Dataset excerpt
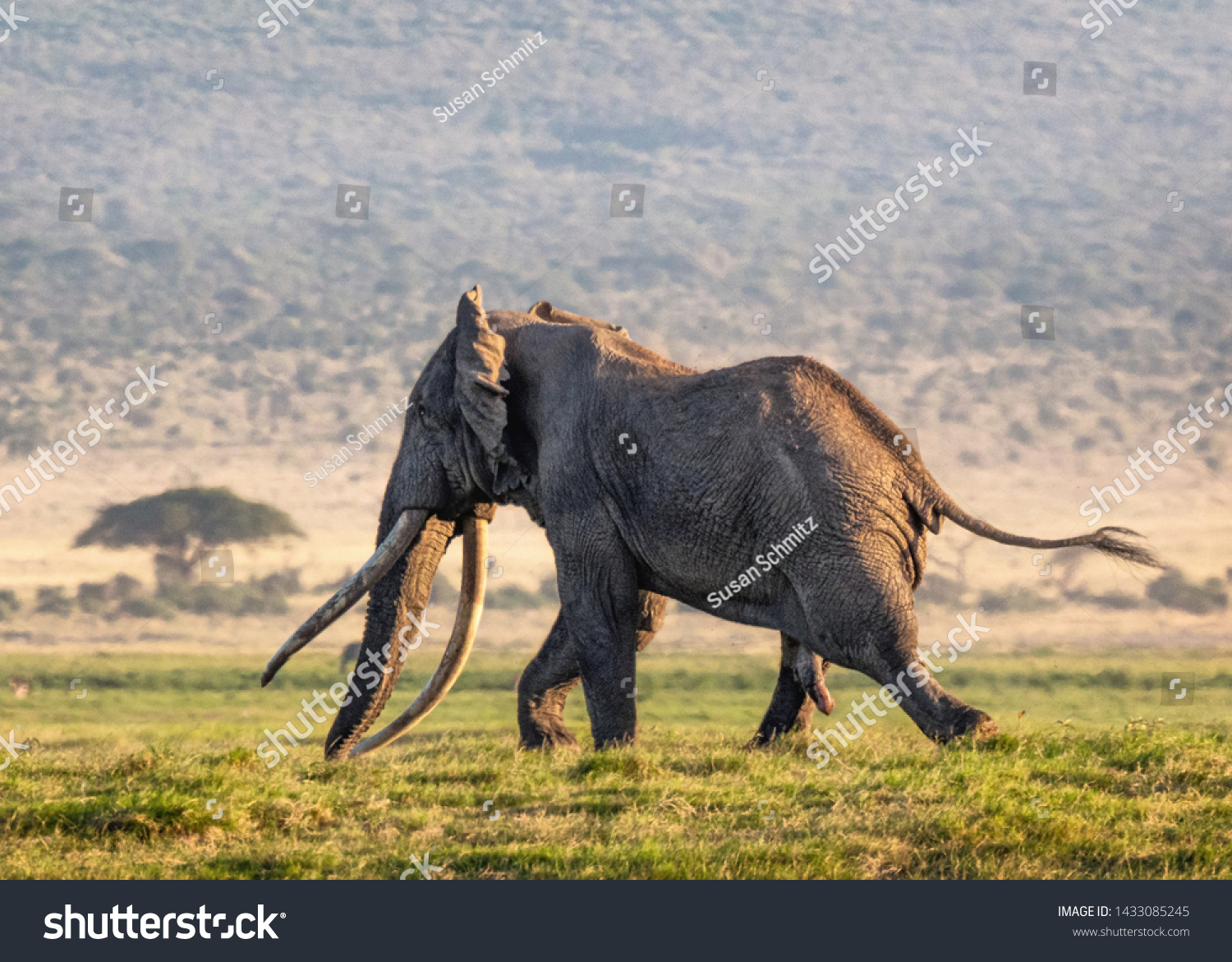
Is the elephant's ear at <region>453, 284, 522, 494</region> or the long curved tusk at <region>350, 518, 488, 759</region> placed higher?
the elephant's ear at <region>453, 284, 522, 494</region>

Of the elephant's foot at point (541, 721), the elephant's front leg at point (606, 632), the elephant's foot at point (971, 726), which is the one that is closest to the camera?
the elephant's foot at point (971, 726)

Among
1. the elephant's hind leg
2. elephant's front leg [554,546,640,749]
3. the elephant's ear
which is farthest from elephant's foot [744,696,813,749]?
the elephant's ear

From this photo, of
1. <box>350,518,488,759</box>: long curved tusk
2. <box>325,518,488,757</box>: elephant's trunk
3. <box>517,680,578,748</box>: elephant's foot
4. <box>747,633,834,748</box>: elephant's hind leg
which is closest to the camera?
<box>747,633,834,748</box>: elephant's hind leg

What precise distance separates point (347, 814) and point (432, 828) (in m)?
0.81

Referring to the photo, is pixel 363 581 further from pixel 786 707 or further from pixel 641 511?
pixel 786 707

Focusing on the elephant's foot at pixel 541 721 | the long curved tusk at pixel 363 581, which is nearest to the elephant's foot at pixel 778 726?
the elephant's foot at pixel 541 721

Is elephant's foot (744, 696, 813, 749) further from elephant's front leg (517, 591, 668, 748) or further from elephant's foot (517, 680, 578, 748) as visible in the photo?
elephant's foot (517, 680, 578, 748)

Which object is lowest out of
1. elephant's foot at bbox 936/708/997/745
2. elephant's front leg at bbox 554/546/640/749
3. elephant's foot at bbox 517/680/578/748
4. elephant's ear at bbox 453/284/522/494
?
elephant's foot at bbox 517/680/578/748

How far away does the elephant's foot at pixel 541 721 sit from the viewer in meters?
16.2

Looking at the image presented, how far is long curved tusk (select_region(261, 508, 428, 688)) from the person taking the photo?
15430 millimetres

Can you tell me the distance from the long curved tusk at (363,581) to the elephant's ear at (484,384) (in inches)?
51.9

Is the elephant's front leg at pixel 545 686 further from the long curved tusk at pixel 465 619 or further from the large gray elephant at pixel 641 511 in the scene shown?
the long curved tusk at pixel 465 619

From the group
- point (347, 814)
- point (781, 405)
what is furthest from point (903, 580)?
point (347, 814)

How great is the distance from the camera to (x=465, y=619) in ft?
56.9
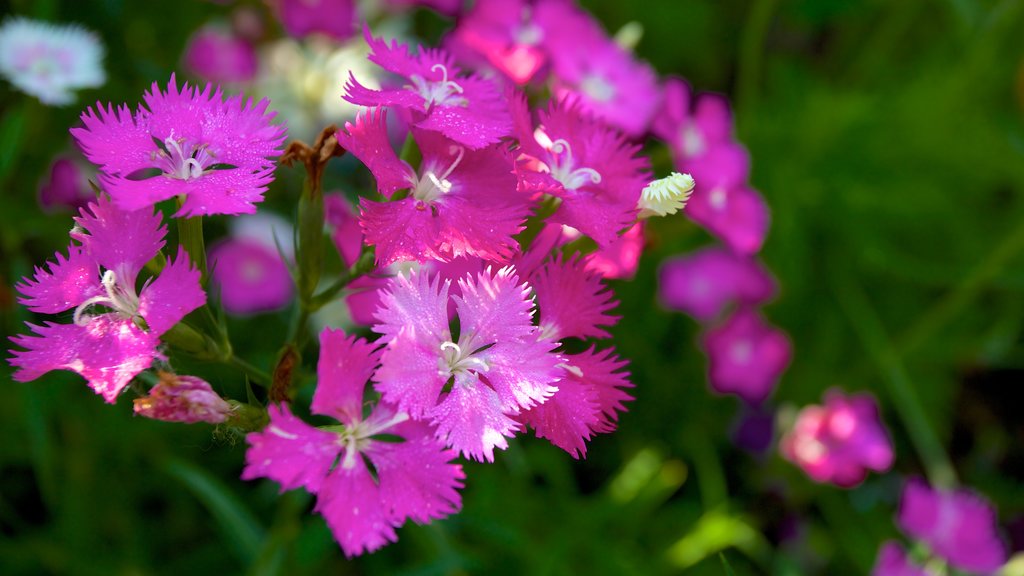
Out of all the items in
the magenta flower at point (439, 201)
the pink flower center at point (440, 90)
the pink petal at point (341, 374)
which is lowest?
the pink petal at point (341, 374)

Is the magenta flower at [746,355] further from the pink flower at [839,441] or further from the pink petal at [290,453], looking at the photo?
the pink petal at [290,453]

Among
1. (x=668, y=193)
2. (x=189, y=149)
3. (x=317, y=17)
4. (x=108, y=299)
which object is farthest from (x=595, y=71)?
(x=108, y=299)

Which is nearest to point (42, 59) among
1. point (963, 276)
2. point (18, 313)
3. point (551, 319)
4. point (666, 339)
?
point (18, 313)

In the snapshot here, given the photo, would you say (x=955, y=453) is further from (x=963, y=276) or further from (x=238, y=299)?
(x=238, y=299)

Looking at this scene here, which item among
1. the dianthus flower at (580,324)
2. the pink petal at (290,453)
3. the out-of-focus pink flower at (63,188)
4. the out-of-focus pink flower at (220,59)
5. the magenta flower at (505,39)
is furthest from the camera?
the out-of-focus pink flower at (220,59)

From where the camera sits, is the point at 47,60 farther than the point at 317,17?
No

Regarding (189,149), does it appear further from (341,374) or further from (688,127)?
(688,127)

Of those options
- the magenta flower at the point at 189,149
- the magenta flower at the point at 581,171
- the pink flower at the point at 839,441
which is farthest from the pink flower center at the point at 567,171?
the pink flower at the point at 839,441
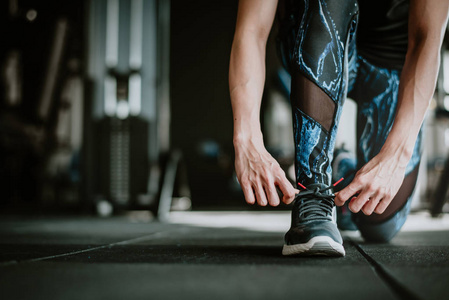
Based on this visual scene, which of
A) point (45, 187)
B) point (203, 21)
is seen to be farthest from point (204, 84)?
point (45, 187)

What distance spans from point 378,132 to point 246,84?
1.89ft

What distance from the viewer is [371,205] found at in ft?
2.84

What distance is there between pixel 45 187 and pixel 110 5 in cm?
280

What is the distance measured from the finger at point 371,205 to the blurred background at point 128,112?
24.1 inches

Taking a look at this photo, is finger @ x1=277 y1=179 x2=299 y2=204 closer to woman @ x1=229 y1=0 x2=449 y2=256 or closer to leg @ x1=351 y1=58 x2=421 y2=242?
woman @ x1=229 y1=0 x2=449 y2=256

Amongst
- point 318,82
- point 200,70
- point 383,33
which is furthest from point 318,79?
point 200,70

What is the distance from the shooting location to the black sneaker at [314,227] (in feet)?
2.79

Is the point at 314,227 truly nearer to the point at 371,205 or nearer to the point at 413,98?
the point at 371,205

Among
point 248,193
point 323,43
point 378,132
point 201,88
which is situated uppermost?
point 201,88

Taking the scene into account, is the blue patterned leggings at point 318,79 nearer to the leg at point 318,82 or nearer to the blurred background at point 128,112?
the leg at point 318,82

---

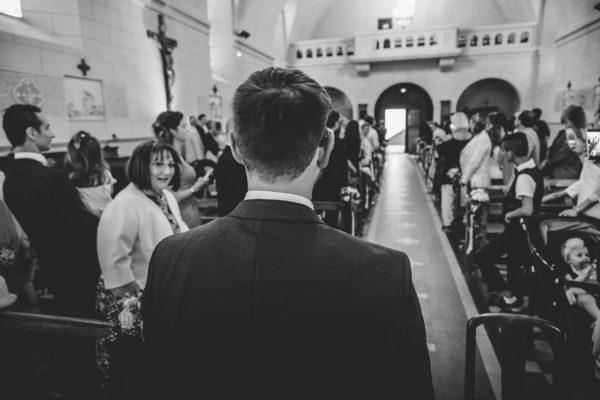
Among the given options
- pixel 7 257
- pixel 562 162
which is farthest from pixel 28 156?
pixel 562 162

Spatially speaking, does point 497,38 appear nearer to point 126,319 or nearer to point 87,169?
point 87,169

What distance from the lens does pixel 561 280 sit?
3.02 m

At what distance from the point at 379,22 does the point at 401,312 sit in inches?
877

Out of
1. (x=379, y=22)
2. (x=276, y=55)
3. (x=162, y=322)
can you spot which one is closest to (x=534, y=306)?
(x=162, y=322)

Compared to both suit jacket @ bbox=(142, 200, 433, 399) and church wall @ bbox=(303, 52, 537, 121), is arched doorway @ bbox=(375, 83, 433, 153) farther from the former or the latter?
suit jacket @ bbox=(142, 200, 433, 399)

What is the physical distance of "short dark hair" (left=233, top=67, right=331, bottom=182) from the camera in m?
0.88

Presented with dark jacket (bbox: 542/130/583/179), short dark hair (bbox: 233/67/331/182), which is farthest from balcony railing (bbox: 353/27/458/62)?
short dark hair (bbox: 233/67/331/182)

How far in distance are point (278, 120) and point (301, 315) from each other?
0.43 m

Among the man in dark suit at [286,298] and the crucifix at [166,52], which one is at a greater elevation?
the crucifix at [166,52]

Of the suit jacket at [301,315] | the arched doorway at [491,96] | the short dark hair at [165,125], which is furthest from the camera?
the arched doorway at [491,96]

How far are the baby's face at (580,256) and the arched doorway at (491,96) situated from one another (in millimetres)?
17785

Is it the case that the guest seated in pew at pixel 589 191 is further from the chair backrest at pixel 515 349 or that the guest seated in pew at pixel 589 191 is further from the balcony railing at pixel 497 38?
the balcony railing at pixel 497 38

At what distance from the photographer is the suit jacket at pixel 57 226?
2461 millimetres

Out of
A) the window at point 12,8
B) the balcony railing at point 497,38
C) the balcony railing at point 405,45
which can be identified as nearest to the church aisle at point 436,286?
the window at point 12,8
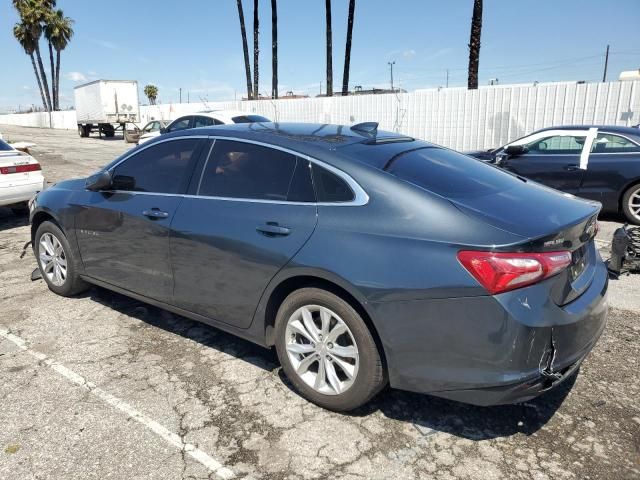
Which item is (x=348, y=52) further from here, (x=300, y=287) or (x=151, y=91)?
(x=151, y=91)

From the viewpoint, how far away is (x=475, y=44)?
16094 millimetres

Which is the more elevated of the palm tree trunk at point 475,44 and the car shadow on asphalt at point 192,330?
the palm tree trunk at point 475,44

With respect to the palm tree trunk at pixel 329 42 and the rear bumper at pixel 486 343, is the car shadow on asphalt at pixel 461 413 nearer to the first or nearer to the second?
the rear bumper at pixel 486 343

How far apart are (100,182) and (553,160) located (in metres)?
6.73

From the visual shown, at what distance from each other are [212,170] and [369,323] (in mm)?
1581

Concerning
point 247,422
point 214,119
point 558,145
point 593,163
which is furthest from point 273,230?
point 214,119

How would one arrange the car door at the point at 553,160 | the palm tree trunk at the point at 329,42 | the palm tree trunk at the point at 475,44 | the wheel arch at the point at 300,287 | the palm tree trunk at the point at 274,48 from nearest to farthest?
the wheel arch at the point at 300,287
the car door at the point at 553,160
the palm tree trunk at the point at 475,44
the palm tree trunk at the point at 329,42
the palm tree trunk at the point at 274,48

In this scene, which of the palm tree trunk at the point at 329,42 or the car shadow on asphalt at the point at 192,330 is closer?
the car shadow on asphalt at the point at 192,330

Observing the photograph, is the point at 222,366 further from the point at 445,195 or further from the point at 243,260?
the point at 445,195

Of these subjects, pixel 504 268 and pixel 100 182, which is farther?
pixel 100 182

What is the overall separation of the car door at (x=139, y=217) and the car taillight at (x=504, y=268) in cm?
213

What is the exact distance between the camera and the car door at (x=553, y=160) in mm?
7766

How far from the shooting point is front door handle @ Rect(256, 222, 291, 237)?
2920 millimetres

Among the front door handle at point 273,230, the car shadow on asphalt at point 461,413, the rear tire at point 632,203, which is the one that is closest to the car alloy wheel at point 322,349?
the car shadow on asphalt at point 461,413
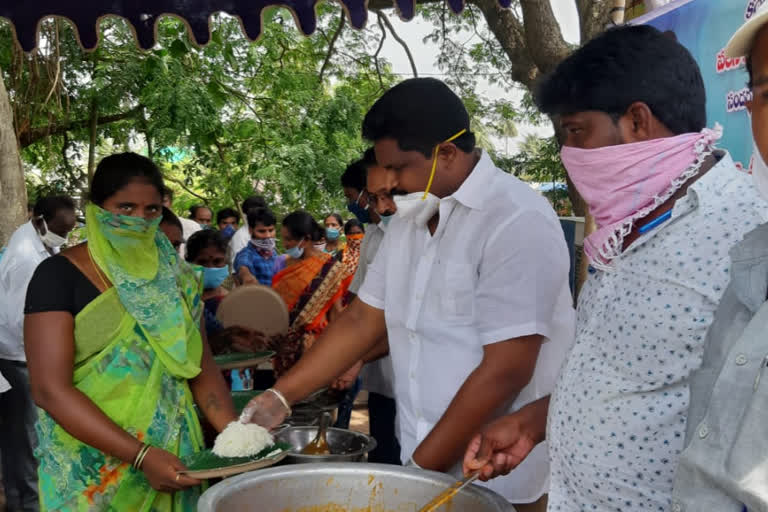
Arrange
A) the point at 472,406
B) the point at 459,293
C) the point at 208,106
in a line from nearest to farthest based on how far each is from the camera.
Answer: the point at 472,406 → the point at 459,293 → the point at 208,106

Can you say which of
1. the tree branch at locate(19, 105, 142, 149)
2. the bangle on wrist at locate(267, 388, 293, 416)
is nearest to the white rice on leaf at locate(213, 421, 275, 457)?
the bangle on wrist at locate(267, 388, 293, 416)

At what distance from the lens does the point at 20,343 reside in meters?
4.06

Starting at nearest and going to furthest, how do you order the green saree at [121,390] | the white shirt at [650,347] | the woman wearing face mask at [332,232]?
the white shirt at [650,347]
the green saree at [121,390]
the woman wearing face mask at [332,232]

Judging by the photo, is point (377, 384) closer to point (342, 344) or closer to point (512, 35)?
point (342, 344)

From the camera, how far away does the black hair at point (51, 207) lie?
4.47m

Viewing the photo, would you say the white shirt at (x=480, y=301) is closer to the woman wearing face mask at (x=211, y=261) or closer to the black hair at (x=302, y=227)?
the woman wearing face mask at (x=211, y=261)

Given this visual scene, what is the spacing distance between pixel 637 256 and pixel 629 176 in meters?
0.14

● Set problem
Show each line of the records above that contains the string "green", matching case exactly.

● Full response
Starting at nearest and going to furthest, how do you order the green saree at [121,390] | the white shirt at [650,347] | the woman wearing face mask at [332,232]?
the green saree at [121,390]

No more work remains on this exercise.